The concert ended with Cuban composer and guitar virtuoso Leo Brouwer’s (b. 1939) Beatlerianas: haunting arrangements for guitar, quartet and bass. Those of us of a certain age (myself and AJG included) felt these nostalgia-soaked arrangments were really touching, as well as hugely pleasurable listening. Brouwer wrote each one in the style and language of various composers, including Bartok, Stravinsky and Hindemith. The guitarist was the world-renowned Cuban musician, Ahmed Dickinson Cardenas (who has already released five cd albums), whose attractively forthright tone and ping-on tuning blended and, where necessary, rode on top of, the texture of the quartet. The opening piece was also by Brouwer (who has something of a cult following), a substantial guitar quintet, the slow movement of which produced some especially beautiful viola playing from Suzanne Evans. This Brouwer piece was also played by these artists at the UK premiere of ‘Beatlerianas’ in 2011 in London, and can be seen on YouTube.
Mr Carenas played an intimate solo (‘Muerte del Angel’) by Piazzolla in which the sheer variety of colour and texture he drew from the strings was amazing. Jonathan also gave us a solo: two improvisations, one reflecting a Speech Project he previously worked on, so that he accompanied his own reading of words about music by fellow musician Martin Hayes: the key word here was sincerity, a word that also was apt for Jonathan’s introductions to the music and his kind words about his teachers at Cranleigh, three or four of us being in the audience.

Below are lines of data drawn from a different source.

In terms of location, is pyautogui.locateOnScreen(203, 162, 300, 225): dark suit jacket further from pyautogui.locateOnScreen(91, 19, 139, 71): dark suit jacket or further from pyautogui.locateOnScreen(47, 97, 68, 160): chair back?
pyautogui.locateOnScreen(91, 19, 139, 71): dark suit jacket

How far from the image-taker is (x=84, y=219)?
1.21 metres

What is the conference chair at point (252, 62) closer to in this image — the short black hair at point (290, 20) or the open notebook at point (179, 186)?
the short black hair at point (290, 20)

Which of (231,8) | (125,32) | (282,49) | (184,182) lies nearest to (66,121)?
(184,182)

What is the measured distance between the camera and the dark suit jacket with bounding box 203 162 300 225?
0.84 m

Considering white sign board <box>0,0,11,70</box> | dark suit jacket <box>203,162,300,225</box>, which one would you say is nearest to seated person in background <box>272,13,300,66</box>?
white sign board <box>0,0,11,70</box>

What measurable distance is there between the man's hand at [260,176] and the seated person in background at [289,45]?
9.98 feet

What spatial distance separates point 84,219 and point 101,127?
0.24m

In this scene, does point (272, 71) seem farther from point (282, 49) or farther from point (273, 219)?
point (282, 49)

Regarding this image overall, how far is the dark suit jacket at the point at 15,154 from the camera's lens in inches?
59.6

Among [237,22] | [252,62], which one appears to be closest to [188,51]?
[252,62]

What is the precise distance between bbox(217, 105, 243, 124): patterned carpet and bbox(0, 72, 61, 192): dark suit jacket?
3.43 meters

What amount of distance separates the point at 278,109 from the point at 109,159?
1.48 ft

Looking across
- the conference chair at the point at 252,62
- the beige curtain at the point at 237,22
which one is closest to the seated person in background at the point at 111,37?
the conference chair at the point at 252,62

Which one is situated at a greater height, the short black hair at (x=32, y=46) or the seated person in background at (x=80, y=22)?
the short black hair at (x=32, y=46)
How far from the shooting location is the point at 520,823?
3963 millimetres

Jonathan also gave fulsome praise to violinist Jeff Moore who took on all this rare and difficult repertoire from the original quartet member.
Also ripped (as they say) from the Santiango Quartet’s cd were the pieces they played by Alvarez and del Aguila. The latter is a Uruguayan composer who wrote his Presto II in Vienna as a mild satire on that city’s veneration of the quartet form, so that, as well as challengingly irregular rhythms, the performers have to knock the underside of the violin, bang the sound-board with the frog of the bow, stamp their feet and shout ‘hey’. No wonder the press of that dourest of European capital deemed the piece ‘not serious’ when a shorter version was part of the composer’s second quartet.
Alvarez’s ‘Metro Chabacano’ (the renowned Mexican composer is a friend of Jonathan’s and expressed his delight on Facebook that his piece was being aired at Cranleigh) was commissioned to be played at a kinetic installation for a busy station on Mexico City’s frenetic subway system. This modern take on the ‘moto perpetuo’ tradition was played for three months on a continuous loop in the station, though Jonathan doubted that his friend Javier got the sort of royalties that might imply.
The only North American music featured was by the Jewish composer David Stock (born only three months after Leo Brouwer), the Spanish title of which fitted the bill nicely, ‘Suenos de Sefarad’ (Sefarad is an ancient Jewish name for Spain, the homeland of Sephardic Jews). In context this seemed another journey piece, as well as a conversation piece; Jonathan simply called it a ‘gorgeous piece’, with its eponymous dream-like quality spiced by semi-tone clashes.
This was a memorable evening in the lovely acoustic of the Emms Centre. I hope that the quartet will return soon and that Mr Carenas might be invited to give a solo concert, as there are many talented guitar players at Cranleigh who were unable to hear him in this busy school week.